The Congressional Budget Office, the “nonpartisan” arbiter of the cost of various proposals and plans for the legislature, comes in handy sometimes. Other times, not so much.
So House Democrats are discovering anew. Just five days ago Speaker Pelosi vented her frustration with the CBO for its sky high projection for health care reform:
“The CBO will always give you the worst-case scenario on one initiative and never a best case,” she told reporters on June 18, referring to the nonpartisan budget committee, whose cost projections may make or break the legislation.
As such, she would rather the debate use the more tractable OMB’s numbers. But in Monday, however, they were only too happy to tout the CBO report that found “modest” cost hikes for citizens from the Democrats’ greenhouse gas bill:
“This analysis underscores that this legislation is effective and affordable,” Rep. Henry Waxman, D-Calif., one of the climate bill’s chief sponsors, said Monday.
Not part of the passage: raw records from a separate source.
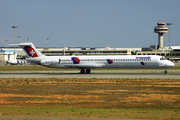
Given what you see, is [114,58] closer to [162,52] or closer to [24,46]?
[24,46]

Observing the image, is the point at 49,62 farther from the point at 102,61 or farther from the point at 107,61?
the point at 107,61

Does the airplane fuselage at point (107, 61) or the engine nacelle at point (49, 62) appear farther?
the engine nacelle at point (49, 62)

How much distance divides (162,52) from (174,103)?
384 ft

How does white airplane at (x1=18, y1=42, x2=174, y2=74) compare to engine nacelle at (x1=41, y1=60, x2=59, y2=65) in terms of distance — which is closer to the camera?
white airplane at (x1=18, y1=42, x2=174, y2=74)

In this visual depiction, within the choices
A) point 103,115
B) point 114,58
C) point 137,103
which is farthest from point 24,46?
point 103,115

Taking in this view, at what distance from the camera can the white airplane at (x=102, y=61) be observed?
4591 centimetres

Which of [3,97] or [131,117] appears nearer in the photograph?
[131,117]

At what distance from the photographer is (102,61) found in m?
47.1

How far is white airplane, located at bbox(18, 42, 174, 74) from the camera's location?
1807 inches

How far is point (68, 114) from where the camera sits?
49.5 ft

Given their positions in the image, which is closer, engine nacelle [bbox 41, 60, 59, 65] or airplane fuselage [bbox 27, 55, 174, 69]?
airplane fuselage [bbox 27, 55, 174, 69]

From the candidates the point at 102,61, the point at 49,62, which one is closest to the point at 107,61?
the point at 102,61

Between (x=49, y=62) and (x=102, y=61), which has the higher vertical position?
(x=102, y=61)

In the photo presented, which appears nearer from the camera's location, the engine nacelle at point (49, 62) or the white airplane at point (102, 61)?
the white airplane at point (102, 61)
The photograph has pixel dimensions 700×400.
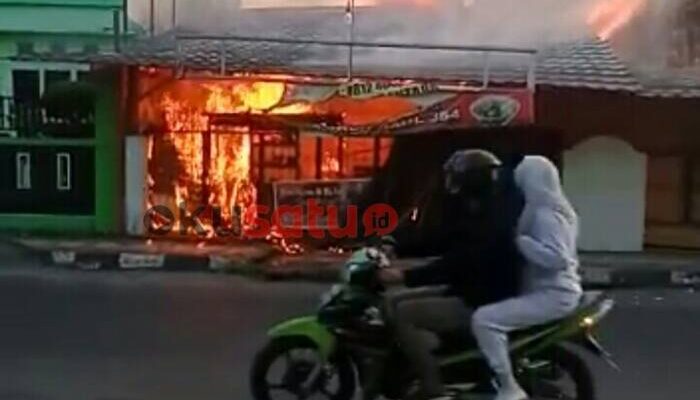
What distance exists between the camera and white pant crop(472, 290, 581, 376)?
20.3 ft

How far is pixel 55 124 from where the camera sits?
57.9ft

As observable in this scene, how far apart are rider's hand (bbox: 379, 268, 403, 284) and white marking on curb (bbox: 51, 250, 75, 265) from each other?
9.13m

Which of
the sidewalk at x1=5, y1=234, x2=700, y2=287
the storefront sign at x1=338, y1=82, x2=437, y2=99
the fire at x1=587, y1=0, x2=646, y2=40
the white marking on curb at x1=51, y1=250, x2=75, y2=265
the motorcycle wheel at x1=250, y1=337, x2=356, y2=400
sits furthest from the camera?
the fire at x1=587, y1=0, x2=646, y2=40

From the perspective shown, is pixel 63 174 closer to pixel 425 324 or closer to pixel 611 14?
pixel 611 14

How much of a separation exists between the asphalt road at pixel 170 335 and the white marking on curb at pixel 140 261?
1.20ft

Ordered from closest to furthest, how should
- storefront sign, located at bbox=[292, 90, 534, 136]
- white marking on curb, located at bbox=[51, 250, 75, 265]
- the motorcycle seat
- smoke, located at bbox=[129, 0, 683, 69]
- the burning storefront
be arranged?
the motorcycle seat, white marking on curb, located at bbox=[51, 250, 75, 265], storefront sign, located at bbox=[292, 90, 534, 136], the burning storefront, smoke, located at bbox=[129, 0, 683, 69]

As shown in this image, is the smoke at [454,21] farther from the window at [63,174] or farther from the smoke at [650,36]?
the window at [63,174]

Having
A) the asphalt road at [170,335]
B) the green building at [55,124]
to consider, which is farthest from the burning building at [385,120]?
the asphalt road at [170,335]

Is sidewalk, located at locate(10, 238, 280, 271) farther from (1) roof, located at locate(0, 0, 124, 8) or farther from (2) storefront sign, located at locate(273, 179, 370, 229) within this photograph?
(1) roof, located at locate(0, 0, 124, 8)

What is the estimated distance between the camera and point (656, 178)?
17109 mm

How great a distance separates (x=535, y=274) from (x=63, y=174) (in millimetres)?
12258

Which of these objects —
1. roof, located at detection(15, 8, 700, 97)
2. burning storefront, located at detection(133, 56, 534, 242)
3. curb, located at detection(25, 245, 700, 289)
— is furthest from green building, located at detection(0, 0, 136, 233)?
curb, located at detection(25, 245, 700, 289)

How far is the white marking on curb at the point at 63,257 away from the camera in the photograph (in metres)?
14.9

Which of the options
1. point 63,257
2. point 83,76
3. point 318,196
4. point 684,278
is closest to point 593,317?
point 684,278
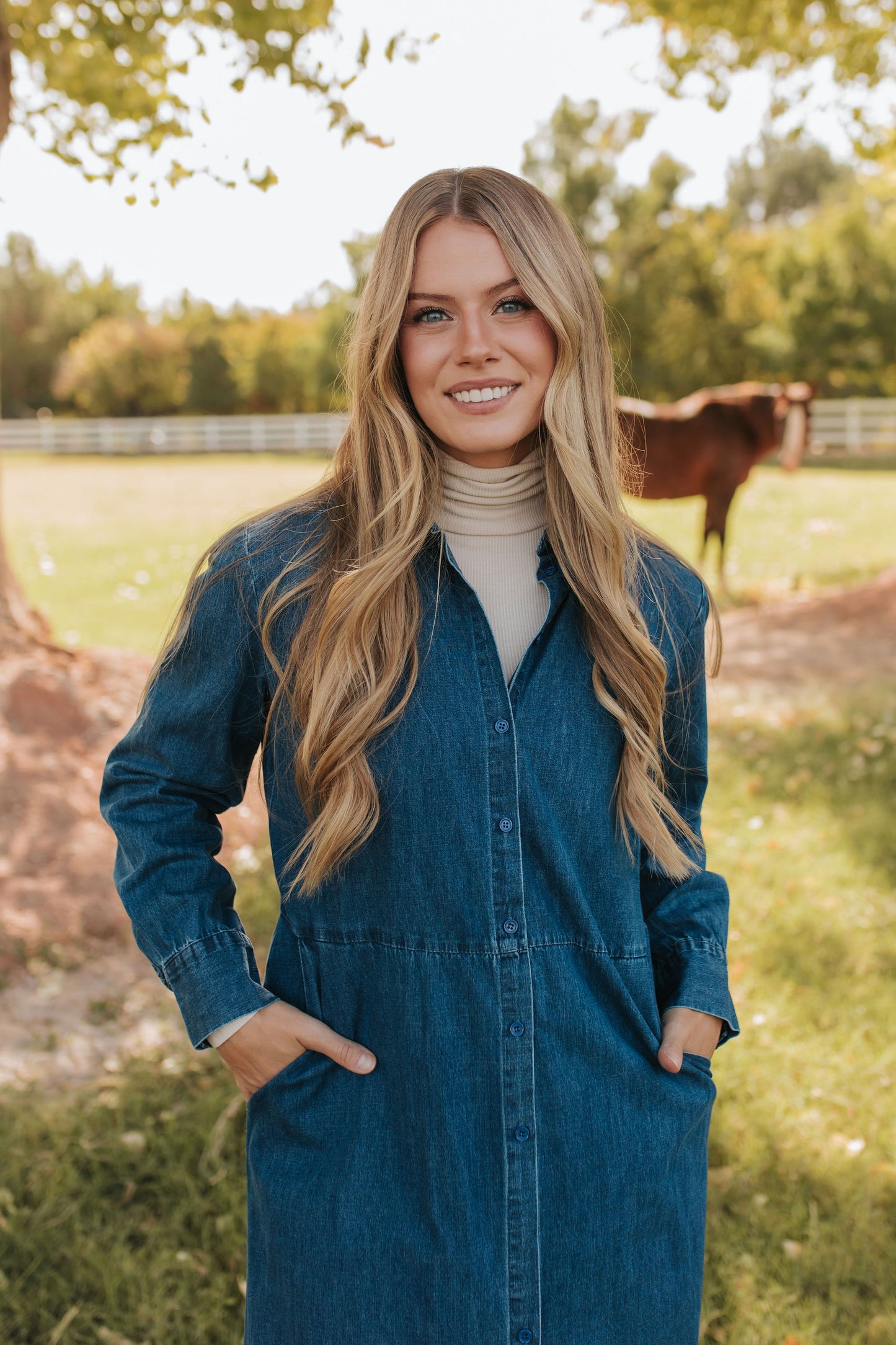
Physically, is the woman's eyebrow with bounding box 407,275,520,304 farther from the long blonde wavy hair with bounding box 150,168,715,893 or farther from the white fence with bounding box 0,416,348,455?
the white fence with bounding box 0,416,348,455

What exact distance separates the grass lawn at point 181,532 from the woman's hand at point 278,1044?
6860 mm

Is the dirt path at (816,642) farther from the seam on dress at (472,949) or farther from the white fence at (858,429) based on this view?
the white fence at (858,429)

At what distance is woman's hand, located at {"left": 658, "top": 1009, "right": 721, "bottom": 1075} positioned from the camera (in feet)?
5.41

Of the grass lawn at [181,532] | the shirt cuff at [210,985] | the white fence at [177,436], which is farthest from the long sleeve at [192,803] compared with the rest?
the white fence at [177,436]

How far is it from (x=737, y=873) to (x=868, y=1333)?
2.30 m

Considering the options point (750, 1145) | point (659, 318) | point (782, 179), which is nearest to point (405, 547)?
point (750, 1145)

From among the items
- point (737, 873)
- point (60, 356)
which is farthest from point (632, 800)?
point (60, 356)

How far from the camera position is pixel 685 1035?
1.71 meters

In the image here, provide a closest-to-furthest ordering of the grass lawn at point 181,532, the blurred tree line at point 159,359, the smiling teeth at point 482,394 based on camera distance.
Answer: the smiling teeth at point 482,394, the grass lawn at point 181,532, the blurred tree line at point 159,359

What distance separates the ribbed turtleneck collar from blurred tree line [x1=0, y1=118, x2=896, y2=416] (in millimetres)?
19726

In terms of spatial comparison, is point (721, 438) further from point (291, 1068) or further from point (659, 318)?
point (659, 318)

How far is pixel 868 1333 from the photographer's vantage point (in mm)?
2576

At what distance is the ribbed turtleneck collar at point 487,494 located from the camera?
1.75m

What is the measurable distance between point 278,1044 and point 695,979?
2.25ft
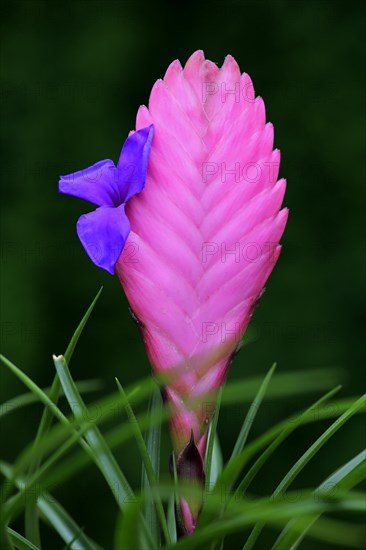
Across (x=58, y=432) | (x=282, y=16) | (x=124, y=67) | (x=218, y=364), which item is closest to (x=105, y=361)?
(x=124, y=67)

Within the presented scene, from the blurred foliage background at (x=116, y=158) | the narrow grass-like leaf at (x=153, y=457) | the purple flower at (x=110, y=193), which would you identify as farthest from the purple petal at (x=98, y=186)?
the blurred foliage background at (x=116, y=158)

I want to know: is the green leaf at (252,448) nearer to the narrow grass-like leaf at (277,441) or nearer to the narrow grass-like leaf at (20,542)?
the narrow grass-like leaf at (277,441)

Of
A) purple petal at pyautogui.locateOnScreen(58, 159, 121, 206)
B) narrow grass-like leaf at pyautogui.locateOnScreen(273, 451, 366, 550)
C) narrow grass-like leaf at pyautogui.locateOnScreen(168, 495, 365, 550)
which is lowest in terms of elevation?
narrow grass-like leaf at pyautogui.locateOnScreen(273, 451, 366, 550)

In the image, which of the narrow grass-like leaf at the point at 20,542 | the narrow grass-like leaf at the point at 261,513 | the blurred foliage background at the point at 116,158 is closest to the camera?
the narrow grass-like leaf at the point at 261,513

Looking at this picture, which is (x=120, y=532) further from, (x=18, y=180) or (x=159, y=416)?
(x=18, y=180)

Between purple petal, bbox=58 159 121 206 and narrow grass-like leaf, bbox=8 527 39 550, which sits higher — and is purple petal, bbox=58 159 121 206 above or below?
above

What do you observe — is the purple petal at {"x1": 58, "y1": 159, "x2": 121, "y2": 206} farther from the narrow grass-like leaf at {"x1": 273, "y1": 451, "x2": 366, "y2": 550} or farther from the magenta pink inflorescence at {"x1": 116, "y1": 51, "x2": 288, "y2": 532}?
the narrow grass-like leaf at {"x1": 273, "y1": 451, "x2": 366, "y2": 550}

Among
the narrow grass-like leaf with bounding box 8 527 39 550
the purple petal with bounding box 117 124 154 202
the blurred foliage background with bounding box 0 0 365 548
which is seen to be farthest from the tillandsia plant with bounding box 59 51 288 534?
the blurred foliage background with bounding box 0 0 365 548

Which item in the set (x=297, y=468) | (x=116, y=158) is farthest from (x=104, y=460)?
(x=116, y=158)
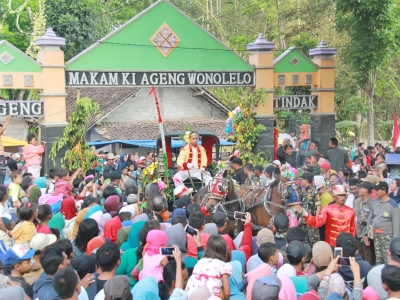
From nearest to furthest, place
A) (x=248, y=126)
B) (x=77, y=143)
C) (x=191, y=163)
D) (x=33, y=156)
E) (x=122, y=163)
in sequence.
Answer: (x=191, y=163), (x=33, y=156), (x=77, y=143), (x=122, y=163), (x=248, y=126)

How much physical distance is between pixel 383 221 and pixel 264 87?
1081 cm

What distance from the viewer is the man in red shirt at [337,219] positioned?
11039 mm

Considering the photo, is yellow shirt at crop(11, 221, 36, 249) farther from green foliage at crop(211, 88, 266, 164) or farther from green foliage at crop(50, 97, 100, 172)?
green foliage at crop(211, 88, 266, 164)

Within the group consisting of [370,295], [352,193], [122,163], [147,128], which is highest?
[147,128]

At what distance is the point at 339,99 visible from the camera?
1330 inches

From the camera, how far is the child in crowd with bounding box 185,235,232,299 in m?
7.48

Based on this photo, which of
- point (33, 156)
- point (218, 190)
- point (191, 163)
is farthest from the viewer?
point (33, 156)

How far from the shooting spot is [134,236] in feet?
31.0

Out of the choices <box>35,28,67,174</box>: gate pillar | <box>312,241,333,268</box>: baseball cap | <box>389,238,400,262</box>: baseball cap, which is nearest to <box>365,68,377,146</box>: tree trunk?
<box>35,28,67,174</box>: gate pillar

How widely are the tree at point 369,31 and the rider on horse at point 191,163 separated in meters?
8.73

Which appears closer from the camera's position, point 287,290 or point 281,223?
point 287,290

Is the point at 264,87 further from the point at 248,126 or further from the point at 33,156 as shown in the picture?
the point at 33,156

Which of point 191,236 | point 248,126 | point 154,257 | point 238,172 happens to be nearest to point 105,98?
point 248,126

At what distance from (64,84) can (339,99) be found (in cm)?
1755
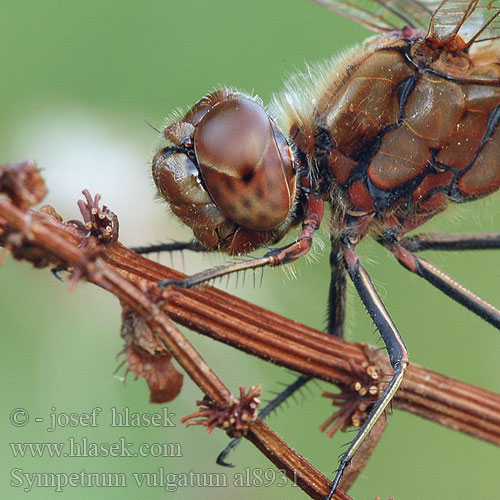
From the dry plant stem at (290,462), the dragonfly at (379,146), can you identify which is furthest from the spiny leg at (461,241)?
the dry plant stem at (290,462)

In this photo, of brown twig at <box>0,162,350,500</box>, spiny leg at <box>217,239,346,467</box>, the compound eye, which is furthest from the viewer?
spiny leg at <box>217,239,346,467</box>

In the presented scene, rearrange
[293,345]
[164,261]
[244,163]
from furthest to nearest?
[164,261]
[244,163]
[293,345]

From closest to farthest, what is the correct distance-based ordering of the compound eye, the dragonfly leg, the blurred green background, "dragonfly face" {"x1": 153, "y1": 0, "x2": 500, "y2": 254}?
the dragonfly leg
the compound eye
"dragonfly face" {"x1": 153, "y1": 0, "x2": 500, "y2": 254}
the blurred green background

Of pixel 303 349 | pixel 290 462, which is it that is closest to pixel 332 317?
pixel 303 349

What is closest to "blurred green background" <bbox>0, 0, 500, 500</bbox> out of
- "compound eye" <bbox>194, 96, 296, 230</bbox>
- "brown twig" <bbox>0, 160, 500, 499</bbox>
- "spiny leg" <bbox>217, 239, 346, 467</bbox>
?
"spiny leg" <bbox>217, 239, 346, 467</bbox>

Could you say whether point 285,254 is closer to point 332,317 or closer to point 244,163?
point 244,163

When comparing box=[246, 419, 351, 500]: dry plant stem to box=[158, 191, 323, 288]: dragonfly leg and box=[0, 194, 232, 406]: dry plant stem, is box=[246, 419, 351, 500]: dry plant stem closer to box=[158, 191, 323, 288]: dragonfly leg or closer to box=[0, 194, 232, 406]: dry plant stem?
box=[0, 194, 232, 406]: dry plant stem

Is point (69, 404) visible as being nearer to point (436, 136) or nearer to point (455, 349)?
point (436, 136)

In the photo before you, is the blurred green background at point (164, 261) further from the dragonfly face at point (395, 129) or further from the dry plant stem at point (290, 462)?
the dry plant stem at point (290, 462)
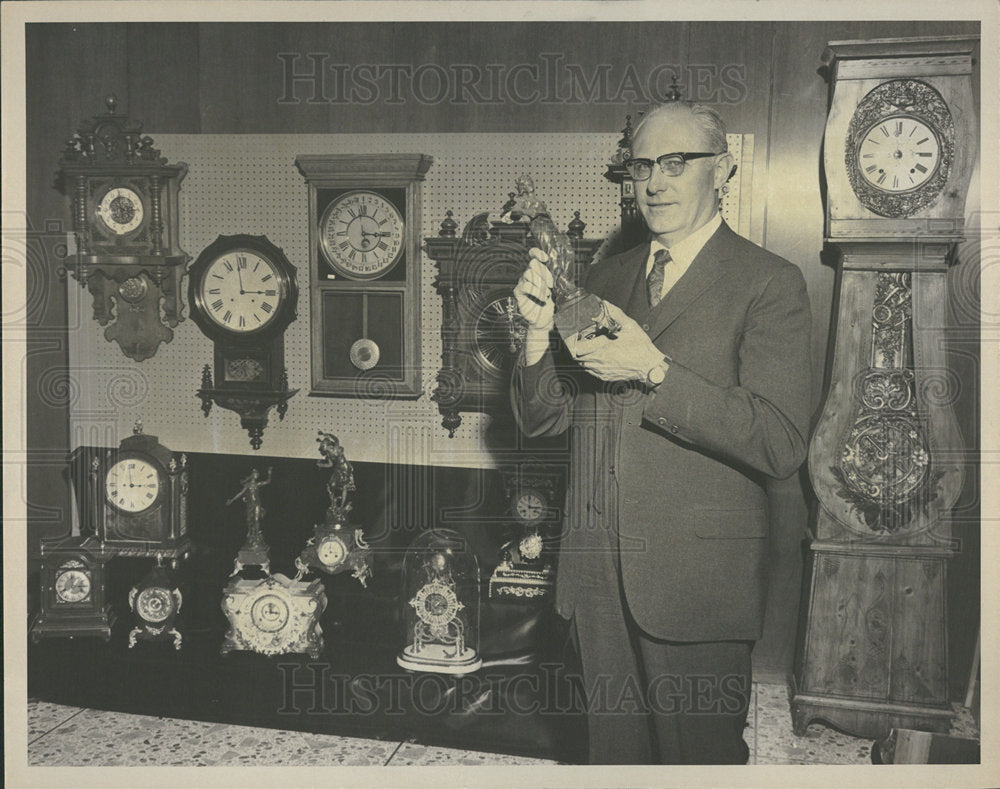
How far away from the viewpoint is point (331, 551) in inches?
140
Rep. Edward Markey, D-Mass., also a leading co-sponsor, compared the cost to “a postage stamp a day” and not the economic catastrophe suggested by the bill’s opponents.
It helps their argument that they’re passing over the near-term projections and focusing on the projections for 2020, a projection so far into the future that no-one seriously believes it means anything.
The real truth is that CBO estimates are simply one set of educated guesses. They certainly aren’t holy writ, nor extraordinarily accurate. At best they provide a reasonably consistent benchmark against which to measure programs that are actually put into place. As such, if we’re going to use them at all, we should use them even when their results aren’t to our liking.